During tofacitinib treatment, the least-squares mean levels of hemoglobin and serum albumin showed a significantly monotonous increase over time (p_trend < 0.001; Figure 3(a) and (b), respectively). For log-transformed serum CRP, the least-squares mean levels showed a significantly monotonous decrease during treatment (p_trend < 0.001; Figure 3(c)).

Figure 3.

Changes in laboratory values during tofacitinib treatment. (a) Hemoglobin levels, (b) Serum albumin levels, and (c) Log-transformed serum CRP levels expressed as least-squares means ± standard error of the means.

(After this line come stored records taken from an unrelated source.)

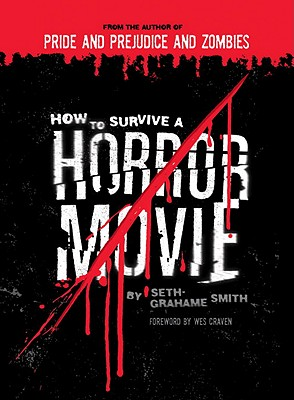 How to Survive a Horror Movie: All the Skills to Dodge the Kills, Seth Grahame-Smith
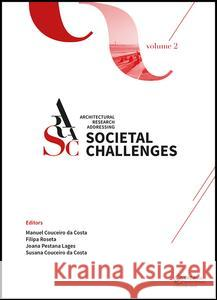 Architectural Research Addressing Societal Challenges Volume 2: Proceedings of the Eaae Arcc 10th International Conference (Eaae Arcc 2016), 15-18 Jun  9781138056817 Taylor and Francis - książka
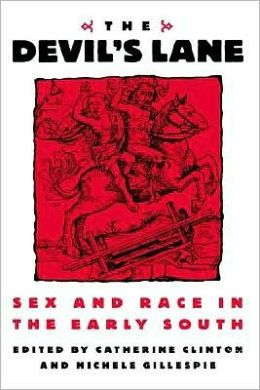 The Devil's Lane: Sex and Race in the Early South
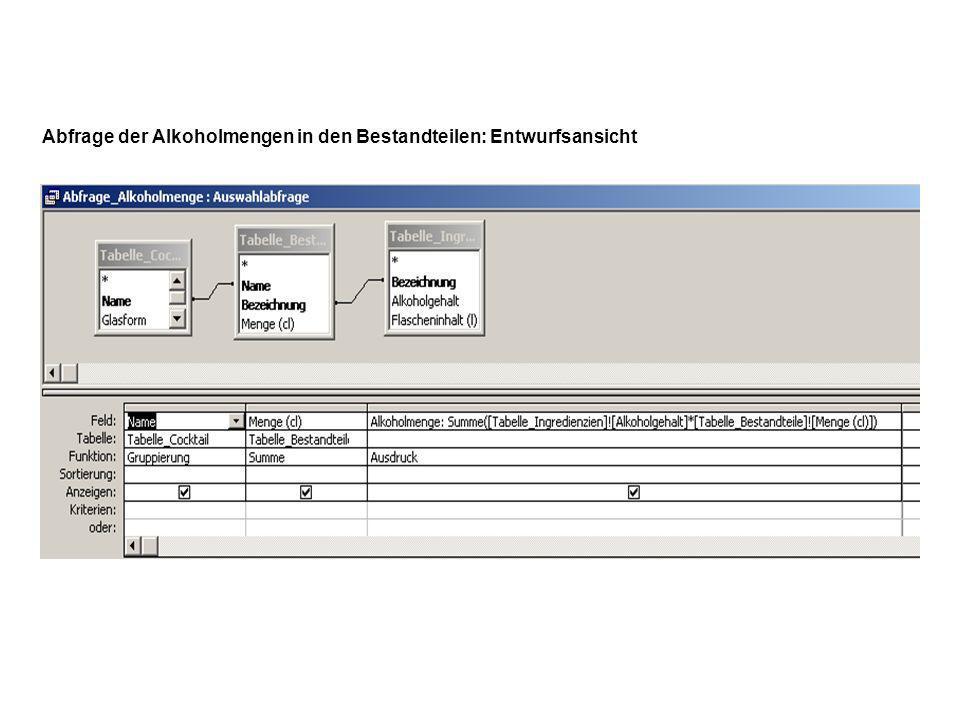 Abfrage der Alkoholmengen in den Bestandteilen: Entwurfsansicht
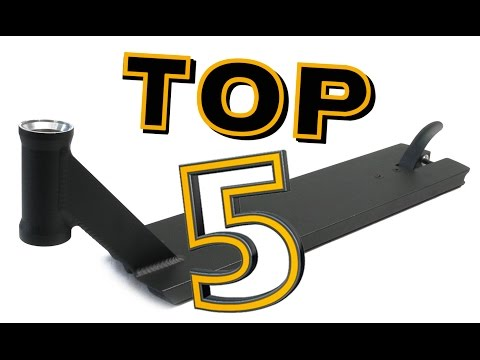 TOP 5 STREET SCOOTER DECKS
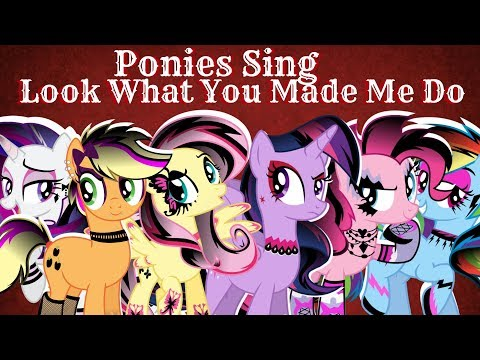 """Ponies Sing """"Look What You Made Me Do"""" (AshleyH)"""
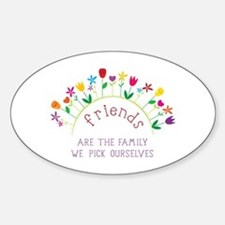 Friends are the Family we pick ourselves Stickers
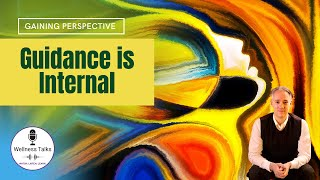 Guidance Is Internal | Your Internal Guidance System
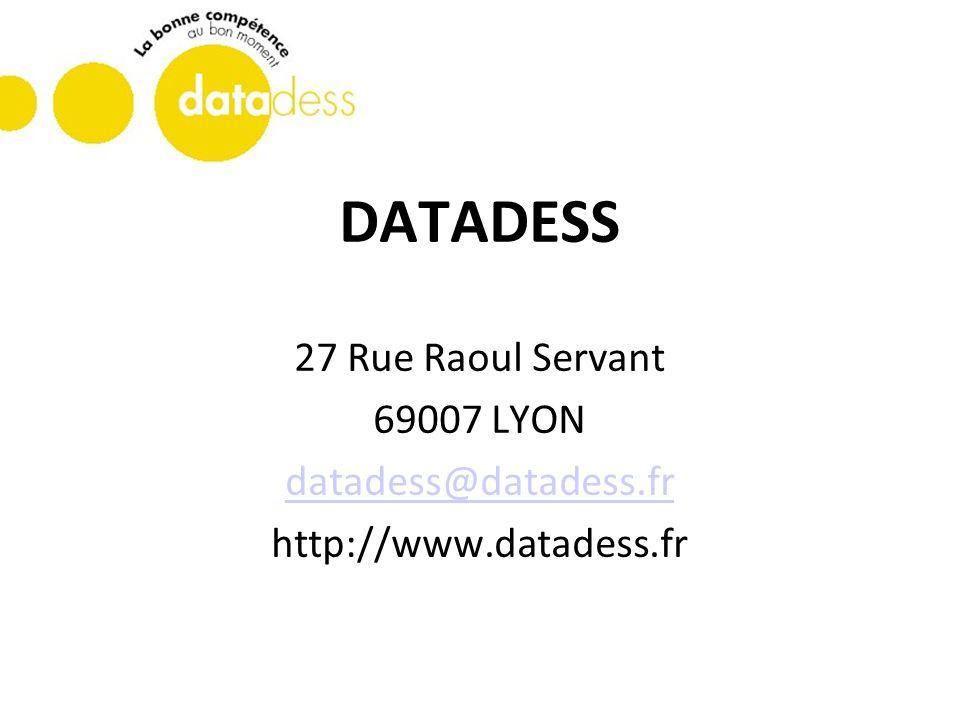 DATADESS 27 Rue Raoul Servant 69007 LYON datadess@datadess.fr http://www.datadess.fr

Factors associated with clinical outcomes

In the multivariable analysis, a higher UCEIS at baseline was negatively associated with clinical remission [adjusted odds ratio (aOR): 0.733, p = 0.010], clinical response (aOR: 0.769, p = 0.044), and corticosteroid-free clinical remission (aOR: 0.742, p = 0.013) at week 16 (Supplemental Tables 1–3). No factors were independently associated with clinical remission or corticosteroid-free clinical remission at week 52. However, a higher UCEIS at baseline was negatively associated with clinical response (aOR: 0.774, p = 0.029] (Table 2) and corticosteroid-free clinical response (aOR 0.782, p = 0.035) (Table 3) at week 52.

Table 2.

Univariable and multivariable analyses of associated factors for clinical response at week 52.

	Univariable analysis			Multivariable analysis
	OR	95% CI	p Value	OR	95% CI	p Value
Age (per year)	1.001	0.979–1.023	0.944
Sex (female)	0.935	0.465–1.880	0.851
Smoking
Never	Reference
Past	0.720	0.294–1.765	0.473
Current	0.696	0.234–2.071	0.515
p-ANCA	1.562	0.710–3.441	0.268
Previous appendectomy	2.049	0.208–20.202	0.539
Disease duration (per year)	1.023	0.967–1.082	0.426
Previous use of biologic agents	0.991	0.491–2.001	0.980
Concurrent use of systemic corticosteroids	0.674	0.330–1.380	0.281
Previous use of azathioprine	1.846	0.854–3.991	0.119
Disease extent (by Montreal classification)
Proctitis (E1)	Reference
Left-sided colitis (E2)	0.508	0.091–2.831	0.439
Extensive colitis (E3)	0.648	0.118–3.562	0.618
Mayo score at baseline (per 1 point)	0.953	0.769–1.182	0.662
Partial Mayo score at baseline (per 1 point)	0.992	0.779–1.264	0.951
MES at baseline (per point)	0.687	0.359–1.315	0.257
UCEIS at baseline (per point)	0.774	0.615–0.974	0.029	0.774	0.615–0.974	0.029
Hemoglobin at baseline (per g/dL)	1.169	0.978–1.398	0.086
Serum albumin at baseline (per g/dL)	1.201	0.672–2.146	0.537
Log-transformed serum CRP at baseline [per log(g/dL)]	0.938	0.557–1.579	0.808

CI, confidence interval; CRP, C-reactive protein; OR, odds ratio; MES, Mayo endoscopic subscore; p-ANCA, perinuclear anti-neutrophil cytoplasmic antibody; UCEIS, ulcerative colitis endoscopic index of severity.

Table 3.

Univariable and multivariable analyses of associated factors for corticosteroid-free clinical response at week 52.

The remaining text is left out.